>> Start EXCERPTED RECORDS

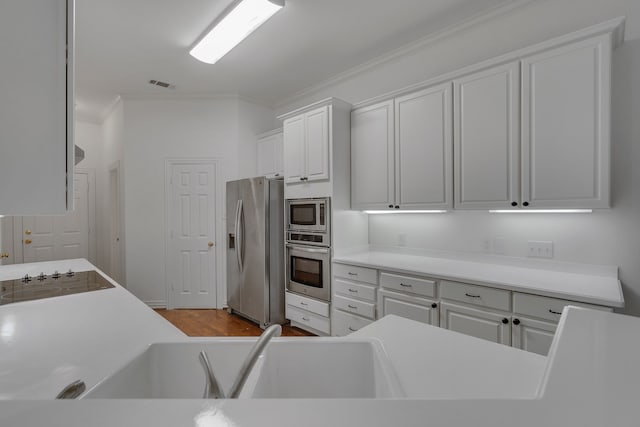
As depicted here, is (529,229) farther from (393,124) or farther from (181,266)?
A: (181,266)

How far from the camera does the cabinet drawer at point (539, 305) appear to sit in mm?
1756

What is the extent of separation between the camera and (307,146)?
10.8 ft

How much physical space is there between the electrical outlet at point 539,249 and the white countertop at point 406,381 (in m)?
1.68

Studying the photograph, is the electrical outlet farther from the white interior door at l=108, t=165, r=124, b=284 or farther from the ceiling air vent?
the white interior door at l=108, t=165, r=124, b=284

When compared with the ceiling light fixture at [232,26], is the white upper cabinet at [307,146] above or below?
below

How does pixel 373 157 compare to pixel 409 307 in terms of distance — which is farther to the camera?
pixel 373 157

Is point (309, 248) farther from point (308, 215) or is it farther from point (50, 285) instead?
point (50, 285)

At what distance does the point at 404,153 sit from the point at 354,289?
1.29m

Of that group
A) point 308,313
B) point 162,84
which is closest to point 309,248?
point 308,313

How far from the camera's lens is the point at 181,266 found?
14.1ft

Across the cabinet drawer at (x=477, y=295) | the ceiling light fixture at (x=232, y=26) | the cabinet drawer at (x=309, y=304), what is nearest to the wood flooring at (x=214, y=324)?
the cabinet drawer at (x=309, y=304)

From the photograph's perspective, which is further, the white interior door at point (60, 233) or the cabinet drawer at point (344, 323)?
the white interior door at point (60, 233)

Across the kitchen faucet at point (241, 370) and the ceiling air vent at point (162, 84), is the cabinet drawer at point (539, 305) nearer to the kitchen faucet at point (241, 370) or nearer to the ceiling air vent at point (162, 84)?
the kitchen faucet at point (241, 370)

>> End EXCERPTED RECORDS

DIRECTION:
Restate each entry word for word, please, but drop any images it holds.

EXPECTED ANSWER:
As depicted here, is (529,229) farther from (393,124) or farther from (181,266)?
A: (181,266)

How far from the camera does the cabinet drawer at point (539, 305) appear to sit in mm?
1756

What is the extent of separation between the camera and (307,146)?
10.8 ft

How much physical space is there between the electrical outlet at point 539,249 and the white countertop at point 406,381 (in m)?
1.68

Studying the photograph, is the electrical outlet farther from the white interior door at l=108, t=165, r=124, b=284 or farther from the ceiling air vent?
the white interior door at l=108, t=165, r=124, b=284

When compared with the ceiling light fixture at [232,26], is the white upper cabinet at [307,146] above or below?
below

How does pixel 373 157 compare to pixel 409 307 in terms of distance — which is farther to the camera?
pixel 373 157

Is point (309, 248) farther from point (308, 215) or is it farther from point (50, 285) instead?
point (50, 285)

At what distance does the point at 404,153 sit from the point at 354,289?
1.29m

Of that group
A) point 308,313
B) point 162,84
which is closest to point 309,248?
point 308,313

How far from the camera's lens is the point at 181,266 found?
14.1ft

Across the cabinet drawer at (x=477, y=295) | the ceiling light fixture at (x=232, y=26) | the cabinet drawer at (x=309, y=304), what is nearest to the wood flooring at (x=214, y=324)?
the cabinet drawer at (x=309, y=304)

From the photograph's perspective, which is further, the white interior door at point (60, 233) or the cabinet drawer at point (344, 323)?
the white interior door at point (60, 233)

Across the kitchen faucet at point (241, 370) and the ceiling air vent at point (162, 84), is the cabinet drawer at point (539, 305) nearer to the kitchen faucet at point (241, 370) or nearer to the ceiling air vent at point (162, 84)?
the kitchen faucet at point (241, 370)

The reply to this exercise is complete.